LEANN/examples/document_rag.py

"""
Document RAG example using the unified interface.
Supports PDF, TXT, MD, and other document formats.
"""

import sys
from pathlib import Path

# Add parent directory to path for imports
sys.path.insert(0, str(Path(__file__).parent))

from base_rag_example import BaseRAGExample, create_text_chunks
from llama_index.core import SimpleDirectoryReader


class DocumentRAG(BaseRAGExample):
    """RAG example for document processing (PDF, TXT, MD, etc.)."""

    def __init__(self):
        super().__init__(
            name="Document",
            description="Process and query documents (PDF, TXT, MD, etc.) with LEANN",
            default_index_name="test_doc_files",
        )

    def _add_specific_arguments(self, parser):
        """Add document-specific arguments."""
        doc_group = parser.add_argument_group("Document Parameters")
        doc_group.add_argument(
            "--data-dir",
            type=str,
            default="examples/data",
            help="Directory containing documents to index (default: examples/data)",
        )
        doc_group.add_argument(
            "--file-types",
            nargs="+",
            default=[".pdf", ".txt", ".md"],
            help="File types to process (default: .pdf .txt .md)",
        )
        doc_group.add_argument(
            "--chunk-size", type=int, default=256, help="Text chunk size (default: 256)"
        )
        doc_group.add_argument(
            "--chunk-overlap", type=int, default=128, help="Text chunk overlap (default: 128)"
        )

    async def load_data(self, args) -> list[str]:
        """Load documents and convert to text chunks."""
        print(f"Loading documents from: {args.data_dir}")
        print(f"File types: {args.file_types}")

        # Check if data directory exists
        data_path = Path(args.data_dir)
        if not data_path.exists():
            raise ValueError(f"Data directory not found: {args.data_dir}")

        # Load documents
        documents = SimpleDirectoryReader(
            args.data_dir,
            recursive=True,
            encoding="utf-8",
            required_exts=args.file_types,
        ).load_data(show_progress=True)

        if not documents:
            print(f"No documents found in {args.data_dir} with extensions {args.file_types}")
            return []

        print(f"Loaded {len(documents)} documents")
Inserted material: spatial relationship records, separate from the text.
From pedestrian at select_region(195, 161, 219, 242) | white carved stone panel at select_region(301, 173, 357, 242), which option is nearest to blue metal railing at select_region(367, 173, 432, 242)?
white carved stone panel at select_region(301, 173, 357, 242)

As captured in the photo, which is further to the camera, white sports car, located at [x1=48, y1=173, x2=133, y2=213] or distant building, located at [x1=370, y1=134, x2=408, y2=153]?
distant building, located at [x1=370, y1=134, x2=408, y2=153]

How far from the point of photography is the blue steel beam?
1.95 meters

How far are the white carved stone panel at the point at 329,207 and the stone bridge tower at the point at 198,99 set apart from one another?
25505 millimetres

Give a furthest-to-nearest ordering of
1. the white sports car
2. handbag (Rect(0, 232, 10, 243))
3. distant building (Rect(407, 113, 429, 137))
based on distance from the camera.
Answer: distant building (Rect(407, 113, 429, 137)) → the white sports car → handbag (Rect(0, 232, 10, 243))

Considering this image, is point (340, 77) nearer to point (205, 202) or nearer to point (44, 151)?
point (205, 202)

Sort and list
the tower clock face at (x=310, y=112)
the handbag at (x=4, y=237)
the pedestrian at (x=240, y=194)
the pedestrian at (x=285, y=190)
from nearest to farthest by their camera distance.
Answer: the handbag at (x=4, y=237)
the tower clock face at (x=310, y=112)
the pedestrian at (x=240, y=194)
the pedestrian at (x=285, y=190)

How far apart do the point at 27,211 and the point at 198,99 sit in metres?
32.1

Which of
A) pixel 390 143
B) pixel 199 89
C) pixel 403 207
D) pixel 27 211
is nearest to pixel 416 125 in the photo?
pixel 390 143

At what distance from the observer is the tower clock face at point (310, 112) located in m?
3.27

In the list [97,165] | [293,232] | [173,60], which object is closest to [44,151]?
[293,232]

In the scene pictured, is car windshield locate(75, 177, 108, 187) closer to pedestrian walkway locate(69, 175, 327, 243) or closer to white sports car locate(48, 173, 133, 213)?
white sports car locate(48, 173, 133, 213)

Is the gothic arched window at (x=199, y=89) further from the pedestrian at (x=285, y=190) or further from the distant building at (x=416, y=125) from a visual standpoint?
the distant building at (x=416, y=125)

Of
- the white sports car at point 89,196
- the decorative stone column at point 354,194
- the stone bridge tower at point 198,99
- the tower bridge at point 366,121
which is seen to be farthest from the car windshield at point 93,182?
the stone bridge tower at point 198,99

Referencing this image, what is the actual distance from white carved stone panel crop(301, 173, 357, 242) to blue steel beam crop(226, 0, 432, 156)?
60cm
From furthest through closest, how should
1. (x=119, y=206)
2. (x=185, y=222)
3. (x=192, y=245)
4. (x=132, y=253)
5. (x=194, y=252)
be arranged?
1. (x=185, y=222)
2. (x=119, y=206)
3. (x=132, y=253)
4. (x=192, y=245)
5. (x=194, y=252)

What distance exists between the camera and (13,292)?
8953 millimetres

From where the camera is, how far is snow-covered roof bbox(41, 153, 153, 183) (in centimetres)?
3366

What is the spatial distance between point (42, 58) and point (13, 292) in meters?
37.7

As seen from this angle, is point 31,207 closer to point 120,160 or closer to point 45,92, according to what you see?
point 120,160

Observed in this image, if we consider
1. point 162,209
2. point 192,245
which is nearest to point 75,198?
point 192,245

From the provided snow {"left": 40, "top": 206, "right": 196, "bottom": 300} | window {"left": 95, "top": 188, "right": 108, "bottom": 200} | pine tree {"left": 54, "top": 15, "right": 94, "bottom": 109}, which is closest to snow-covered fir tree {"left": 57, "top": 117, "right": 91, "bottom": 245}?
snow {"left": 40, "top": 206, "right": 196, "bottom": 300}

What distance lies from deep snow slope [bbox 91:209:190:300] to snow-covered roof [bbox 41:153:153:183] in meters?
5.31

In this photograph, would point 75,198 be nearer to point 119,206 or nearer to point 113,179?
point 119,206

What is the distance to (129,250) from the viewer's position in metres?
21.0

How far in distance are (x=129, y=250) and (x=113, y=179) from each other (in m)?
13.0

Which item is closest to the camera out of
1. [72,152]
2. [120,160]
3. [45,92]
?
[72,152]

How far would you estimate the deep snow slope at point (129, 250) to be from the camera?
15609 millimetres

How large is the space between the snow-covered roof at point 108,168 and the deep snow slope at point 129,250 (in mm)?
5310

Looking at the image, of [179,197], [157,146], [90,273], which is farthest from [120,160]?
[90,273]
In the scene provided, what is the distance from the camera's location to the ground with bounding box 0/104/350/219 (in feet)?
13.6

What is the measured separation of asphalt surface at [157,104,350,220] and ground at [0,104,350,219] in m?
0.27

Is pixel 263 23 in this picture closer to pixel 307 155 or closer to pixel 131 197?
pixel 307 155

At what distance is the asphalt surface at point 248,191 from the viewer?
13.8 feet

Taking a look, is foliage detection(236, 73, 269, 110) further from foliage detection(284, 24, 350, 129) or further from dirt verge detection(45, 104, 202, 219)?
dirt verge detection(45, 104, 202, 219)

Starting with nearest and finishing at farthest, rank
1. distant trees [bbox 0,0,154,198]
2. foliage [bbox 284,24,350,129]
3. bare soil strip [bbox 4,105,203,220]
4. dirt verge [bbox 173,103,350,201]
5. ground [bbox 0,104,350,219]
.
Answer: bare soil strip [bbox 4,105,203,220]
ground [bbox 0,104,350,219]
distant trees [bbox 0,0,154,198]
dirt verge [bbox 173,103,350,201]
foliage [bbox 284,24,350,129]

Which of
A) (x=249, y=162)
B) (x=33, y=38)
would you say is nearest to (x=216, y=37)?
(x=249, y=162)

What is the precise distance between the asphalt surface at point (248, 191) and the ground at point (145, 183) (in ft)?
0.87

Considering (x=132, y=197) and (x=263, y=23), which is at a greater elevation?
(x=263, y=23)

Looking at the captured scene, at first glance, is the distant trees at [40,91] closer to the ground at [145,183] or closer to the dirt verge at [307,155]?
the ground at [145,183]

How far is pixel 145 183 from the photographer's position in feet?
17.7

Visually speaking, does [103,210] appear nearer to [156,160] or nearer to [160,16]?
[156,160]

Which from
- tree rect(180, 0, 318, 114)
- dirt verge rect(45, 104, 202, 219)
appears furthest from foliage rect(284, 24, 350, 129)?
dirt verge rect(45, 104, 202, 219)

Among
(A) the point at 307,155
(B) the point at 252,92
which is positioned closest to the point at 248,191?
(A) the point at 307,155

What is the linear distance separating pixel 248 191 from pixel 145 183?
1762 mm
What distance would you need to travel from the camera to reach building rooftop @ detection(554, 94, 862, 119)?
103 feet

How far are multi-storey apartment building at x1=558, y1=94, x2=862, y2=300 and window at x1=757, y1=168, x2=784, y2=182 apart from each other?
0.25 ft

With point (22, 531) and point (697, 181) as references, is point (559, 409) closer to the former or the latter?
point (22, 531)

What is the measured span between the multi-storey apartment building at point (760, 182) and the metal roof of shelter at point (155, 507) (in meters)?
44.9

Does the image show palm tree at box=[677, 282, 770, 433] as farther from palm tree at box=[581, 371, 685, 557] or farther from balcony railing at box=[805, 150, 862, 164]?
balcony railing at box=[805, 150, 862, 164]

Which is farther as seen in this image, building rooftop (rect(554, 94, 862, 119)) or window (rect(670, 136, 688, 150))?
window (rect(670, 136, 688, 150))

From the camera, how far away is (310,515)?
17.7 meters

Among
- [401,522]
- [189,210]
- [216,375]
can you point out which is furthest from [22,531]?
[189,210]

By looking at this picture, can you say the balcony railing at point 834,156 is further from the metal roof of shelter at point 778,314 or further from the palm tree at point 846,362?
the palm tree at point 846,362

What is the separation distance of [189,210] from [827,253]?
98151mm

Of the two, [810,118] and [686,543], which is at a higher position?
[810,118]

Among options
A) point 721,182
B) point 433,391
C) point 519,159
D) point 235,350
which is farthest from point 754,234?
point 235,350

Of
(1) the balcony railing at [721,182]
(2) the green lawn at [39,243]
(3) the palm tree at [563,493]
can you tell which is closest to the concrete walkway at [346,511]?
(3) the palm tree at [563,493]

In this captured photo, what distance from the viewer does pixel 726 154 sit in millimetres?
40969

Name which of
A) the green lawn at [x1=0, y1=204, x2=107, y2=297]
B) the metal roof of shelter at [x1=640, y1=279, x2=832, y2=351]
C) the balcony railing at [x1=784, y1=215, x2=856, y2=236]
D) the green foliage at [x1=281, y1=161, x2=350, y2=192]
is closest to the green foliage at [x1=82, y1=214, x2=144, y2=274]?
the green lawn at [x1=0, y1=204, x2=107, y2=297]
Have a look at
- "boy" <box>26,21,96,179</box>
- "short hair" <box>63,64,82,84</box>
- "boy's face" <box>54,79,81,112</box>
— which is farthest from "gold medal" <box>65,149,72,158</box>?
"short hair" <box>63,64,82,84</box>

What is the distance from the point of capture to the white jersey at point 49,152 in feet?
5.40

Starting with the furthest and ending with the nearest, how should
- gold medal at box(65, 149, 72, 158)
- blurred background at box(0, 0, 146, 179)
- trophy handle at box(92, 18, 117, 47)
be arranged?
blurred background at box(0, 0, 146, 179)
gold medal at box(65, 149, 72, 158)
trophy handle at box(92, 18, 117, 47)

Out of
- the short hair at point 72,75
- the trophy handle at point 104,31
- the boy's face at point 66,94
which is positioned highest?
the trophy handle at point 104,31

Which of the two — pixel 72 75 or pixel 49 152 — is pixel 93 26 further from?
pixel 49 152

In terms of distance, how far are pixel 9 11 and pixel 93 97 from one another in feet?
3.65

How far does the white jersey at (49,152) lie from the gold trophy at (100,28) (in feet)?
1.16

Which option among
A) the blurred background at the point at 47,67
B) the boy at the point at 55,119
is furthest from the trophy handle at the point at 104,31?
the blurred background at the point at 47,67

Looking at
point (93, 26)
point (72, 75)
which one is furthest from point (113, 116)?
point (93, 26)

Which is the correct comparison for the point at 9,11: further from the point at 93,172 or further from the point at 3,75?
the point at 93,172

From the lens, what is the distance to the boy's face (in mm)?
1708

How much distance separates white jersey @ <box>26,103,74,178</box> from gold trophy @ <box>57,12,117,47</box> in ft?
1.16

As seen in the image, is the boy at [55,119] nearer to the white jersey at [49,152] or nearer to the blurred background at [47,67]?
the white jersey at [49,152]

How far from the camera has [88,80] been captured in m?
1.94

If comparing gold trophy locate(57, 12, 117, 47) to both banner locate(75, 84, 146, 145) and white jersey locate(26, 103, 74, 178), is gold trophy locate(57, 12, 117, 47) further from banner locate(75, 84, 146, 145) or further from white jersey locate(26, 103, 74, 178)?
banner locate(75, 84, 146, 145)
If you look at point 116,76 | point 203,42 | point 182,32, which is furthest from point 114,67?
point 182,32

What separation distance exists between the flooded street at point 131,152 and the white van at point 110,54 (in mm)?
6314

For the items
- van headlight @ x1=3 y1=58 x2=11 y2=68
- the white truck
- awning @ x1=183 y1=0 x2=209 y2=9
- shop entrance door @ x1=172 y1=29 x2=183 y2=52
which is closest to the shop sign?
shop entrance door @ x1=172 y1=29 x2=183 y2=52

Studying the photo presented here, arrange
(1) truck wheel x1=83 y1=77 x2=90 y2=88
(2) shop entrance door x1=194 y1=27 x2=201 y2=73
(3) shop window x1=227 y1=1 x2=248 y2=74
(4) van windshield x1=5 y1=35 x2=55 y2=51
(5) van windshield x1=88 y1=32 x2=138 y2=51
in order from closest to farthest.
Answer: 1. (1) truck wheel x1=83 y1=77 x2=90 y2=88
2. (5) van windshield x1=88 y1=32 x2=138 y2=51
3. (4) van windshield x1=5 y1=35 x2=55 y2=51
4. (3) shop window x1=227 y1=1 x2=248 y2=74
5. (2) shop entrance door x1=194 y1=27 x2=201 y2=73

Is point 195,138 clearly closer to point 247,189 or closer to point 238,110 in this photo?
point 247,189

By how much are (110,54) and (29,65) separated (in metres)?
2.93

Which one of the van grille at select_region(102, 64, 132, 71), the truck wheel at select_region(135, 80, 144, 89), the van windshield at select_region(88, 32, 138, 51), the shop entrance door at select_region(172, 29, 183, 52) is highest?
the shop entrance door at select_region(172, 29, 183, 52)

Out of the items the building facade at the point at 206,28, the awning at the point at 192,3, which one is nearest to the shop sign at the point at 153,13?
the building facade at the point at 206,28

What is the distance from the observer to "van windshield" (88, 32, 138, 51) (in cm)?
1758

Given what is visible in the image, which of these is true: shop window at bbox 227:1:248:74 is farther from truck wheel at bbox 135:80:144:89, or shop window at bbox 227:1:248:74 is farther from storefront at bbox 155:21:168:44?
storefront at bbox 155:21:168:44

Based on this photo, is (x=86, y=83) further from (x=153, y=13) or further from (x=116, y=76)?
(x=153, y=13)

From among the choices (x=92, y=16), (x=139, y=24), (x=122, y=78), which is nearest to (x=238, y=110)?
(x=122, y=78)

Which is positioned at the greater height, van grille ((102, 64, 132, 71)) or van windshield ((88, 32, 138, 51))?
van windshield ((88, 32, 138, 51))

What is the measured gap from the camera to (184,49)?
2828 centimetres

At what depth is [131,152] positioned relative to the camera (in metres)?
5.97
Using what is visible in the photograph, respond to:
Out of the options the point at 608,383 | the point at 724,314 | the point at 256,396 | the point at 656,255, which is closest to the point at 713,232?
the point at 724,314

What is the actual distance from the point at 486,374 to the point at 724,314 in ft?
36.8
        # Convert to text chunks
        all_texts = create_text_chunks(
            documents, chunk_size=args.chunk_size, chunk_overlap=args.chunk_overlap
        )

        # Apply max_items limit if specified
        if args.max_items > 0 and len(all_texts) > args.max_items:
            print(f"Limiting to {args.max_items} chunks (from {len(all_texts)})")
            all_texts = all_texts[: args.max_items]

        return all_texts


if __name__ == "__main__":
    import asyncio

    # Example queries for document RAG
    print("\n📄 Document RAG Example")
    print("=" * 50)
    print("\nExample queries you can try:")
    print("- 'What are the main techniques LEANN uses?'")
    print("- 'Summarize the key findings in these papers'")
    print("- 'What is the storage reduction achieved by LEANN?'")
    print("\nOr run without --query for interactive mode\n")

    rag = DocumentRAG()
    asyncio.run(rag.run())